Lyrics & Analysis: The Straigth And Narrow


Keep your eyes behind your nose
Keep your nose upon the road
Don’t forget the things your mother told you
You know that straight and narrow ain’t so wide
If you slip you’ll start to slide

	I don’t need to tell you
	Oh no, I don’t need to tell you
	Because you know for yourself

Straight and narrow ain’t so wide
If you slip you’ll start to slide
When you slide there ain’t no place
To run or even hide
Fingers scratching, try to find
The life you lost and left behind
Nothing doing, not this time
It’s straight on out and down the line

Short sax + guitar solo

Jim Pembroke 1968

Artist: Blues Section
Line-up:
        Jim Pembroke, vocals
	Hasse Walli, guitar
	Eero Koivistoinen, sax
	Pekka Sarmanto, bass
	Ronnie Österberg, drums
	Otto Donner, backing vocals
Release: First released on the compilation album ‘Some of Love’, Love Records LRLP 6, 1969. Presumably a left-out track from 1967 or 1968.
Studio: Finnvox
Producer: Otto Donner
Engineer: Erkki Hyvönen

General comment: This for a long time was one of the rarest Blues Section tracks, but it is now available on the ‘Blues Section 2’ CD. For more general comment see ‘Only Dreaming’.

The Music: First impression (the monk’s chorus) is that the Yardbird’s ‘For Your Love’ had not been made en vain. Second impression the song is already over. Not a bad little ditty, though, and for once the jazz influences seem to work better than usual, perhaps because the composition is slightly more in that vein from the start.

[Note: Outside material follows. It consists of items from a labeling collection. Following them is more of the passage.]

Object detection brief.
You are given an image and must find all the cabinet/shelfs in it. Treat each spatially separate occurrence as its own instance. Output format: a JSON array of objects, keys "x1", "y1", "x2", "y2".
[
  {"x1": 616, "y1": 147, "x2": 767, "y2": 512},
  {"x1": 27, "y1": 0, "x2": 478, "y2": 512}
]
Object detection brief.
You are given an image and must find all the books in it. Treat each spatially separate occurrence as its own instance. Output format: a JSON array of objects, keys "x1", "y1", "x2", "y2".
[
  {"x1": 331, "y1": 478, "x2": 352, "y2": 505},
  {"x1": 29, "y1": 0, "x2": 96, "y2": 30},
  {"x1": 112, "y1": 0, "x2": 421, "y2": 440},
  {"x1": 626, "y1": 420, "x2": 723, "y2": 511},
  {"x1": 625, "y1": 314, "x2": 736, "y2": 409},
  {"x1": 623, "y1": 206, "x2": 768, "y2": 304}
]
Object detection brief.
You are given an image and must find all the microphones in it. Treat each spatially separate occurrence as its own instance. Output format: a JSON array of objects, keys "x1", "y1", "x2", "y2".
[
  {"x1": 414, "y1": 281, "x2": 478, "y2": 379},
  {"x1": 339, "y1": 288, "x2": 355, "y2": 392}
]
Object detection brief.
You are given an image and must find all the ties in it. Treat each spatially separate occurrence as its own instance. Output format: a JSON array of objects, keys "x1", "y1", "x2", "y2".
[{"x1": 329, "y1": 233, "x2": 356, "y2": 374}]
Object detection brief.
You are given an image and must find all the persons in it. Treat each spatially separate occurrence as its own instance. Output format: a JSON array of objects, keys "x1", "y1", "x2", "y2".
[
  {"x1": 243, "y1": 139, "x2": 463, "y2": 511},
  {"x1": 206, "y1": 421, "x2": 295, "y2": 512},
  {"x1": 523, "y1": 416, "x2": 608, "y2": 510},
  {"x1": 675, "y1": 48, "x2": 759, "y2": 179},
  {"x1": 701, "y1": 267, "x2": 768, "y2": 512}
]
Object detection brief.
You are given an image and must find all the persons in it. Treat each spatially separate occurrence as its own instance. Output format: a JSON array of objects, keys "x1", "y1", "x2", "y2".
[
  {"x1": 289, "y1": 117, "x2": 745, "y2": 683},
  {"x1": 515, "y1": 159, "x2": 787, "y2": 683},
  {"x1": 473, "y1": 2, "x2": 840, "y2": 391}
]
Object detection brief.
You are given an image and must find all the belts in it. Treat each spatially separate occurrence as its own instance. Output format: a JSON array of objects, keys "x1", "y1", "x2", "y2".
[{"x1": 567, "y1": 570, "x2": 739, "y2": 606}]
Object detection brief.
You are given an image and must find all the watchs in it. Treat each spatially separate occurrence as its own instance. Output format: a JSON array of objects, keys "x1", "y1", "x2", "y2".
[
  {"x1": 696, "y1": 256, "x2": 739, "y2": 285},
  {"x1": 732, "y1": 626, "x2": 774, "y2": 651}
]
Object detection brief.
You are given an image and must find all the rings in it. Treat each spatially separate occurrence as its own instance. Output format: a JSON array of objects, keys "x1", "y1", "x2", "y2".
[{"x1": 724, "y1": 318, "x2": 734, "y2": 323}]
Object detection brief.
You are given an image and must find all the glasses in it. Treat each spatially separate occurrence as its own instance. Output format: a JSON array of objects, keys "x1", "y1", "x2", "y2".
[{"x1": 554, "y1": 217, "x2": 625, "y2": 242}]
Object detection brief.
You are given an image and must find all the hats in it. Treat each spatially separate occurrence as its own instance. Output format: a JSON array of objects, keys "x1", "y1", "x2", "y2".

The lyric: An encouragement, it seems, to give up some kind of drug or alcohol abuse and try to live a cleaner life. Perhaps the Gregorian chant is meant to be self-mocking, but the personal experiences that led to this might well have be serious enough, knowing the kind of life-style that existed among some young people in the late 1960s, not least in the rock music scene. Boy, did they look silly through the eyes of a ten-year-old, but the music undeniably had some glorious moments.